The idea of ‘living simply’ has a certain natural appeal for those of us with over-busy lives. But our parish ‘Live Simply’ project is not an ‘if-only’ moment or a nostalgia for ‘the way things were’. It’s a hard-nosed recognition that our way of life is threatening the future of life on earth – by over consumption of resources, degradation of the environment, extinction of species and human-induced global warming. That’s the ‘down-side’.

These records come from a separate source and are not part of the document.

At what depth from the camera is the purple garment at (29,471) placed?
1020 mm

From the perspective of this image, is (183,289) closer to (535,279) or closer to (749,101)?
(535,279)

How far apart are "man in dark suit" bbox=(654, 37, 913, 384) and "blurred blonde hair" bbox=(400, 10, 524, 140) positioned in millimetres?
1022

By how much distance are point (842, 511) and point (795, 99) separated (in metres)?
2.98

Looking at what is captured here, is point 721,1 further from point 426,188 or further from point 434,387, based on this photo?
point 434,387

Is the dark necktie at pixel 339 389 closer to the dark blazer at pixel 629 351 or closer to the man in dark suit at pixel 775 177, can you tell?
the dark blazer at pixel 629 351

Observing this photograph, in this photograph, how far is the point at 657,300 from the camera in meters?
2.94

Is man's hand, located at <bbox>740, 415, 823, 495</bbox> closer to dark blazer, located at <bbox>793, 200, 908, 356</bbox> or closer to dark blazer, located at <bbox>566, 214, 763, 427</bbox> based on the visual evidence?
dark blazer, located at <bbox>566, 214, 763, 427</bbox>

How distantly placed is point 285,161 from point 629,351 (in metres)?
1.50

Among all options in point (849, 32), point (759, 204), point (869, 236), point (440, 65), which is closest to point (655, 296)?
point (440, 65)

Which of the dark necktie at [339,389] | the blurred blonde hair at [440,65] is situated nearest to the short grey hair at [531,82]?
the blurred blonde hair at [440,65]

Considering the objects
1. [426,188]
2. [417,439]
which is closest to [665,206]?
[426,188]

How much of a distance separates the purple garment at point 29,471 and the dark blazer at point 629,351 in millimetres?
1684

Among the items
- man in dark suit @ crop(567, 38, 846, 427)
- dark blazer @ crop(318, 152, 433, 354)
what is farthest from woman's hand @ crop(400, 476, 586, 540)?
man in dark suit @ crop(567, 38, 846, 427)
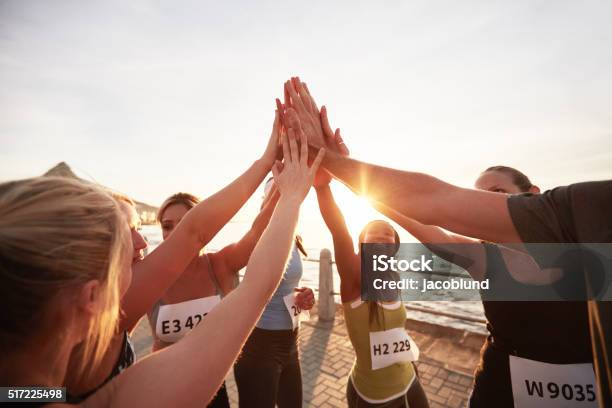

But ‘Live Simply’ is also and primarily a positive recognition that humanity has the unique calling to be stewards of Creation. We can change the weather – literally and metaphorically! More than that, as Christians, we find in our ‘Common Home’ signs of God’s love and providence. As St. Francis recognised so clearly 800  years ago, every creature (and the sun, the moon and the stars, too) is our ‘brother’ or ‘sister’. In his final illness, when already blind, ‘il Poverello’, the poor man of Assisi, wrote his sublime ‘Canticle of Creation’, or in Italian, Laudato Si’.

Eight years ago, Pope Francis wrote a letter with that same title to call us all to heed ‘the cry of the poor’ and ‘the cry of the earth’ (for it is the world’s poorest people who suffer when Mother Nature is attacked). Living simply, sustainably and in solidarity with the poor – the goals set for parishes (and parishioners) seeking a ‘LiveSimply Award’ from Cafod – is therefore an act of justice, caring for the most vulnerable on our planet. But it is also an act of prayer, recognising God’s work in all of Creation: Laudato si’, O Signore! Be praised, O Lord! – by our contemplation of the beauty of nature and by the changes we make to our lifestyle, so that we may tread more lightly on this beautiful earth and hand it on safely to our children and our children’s children.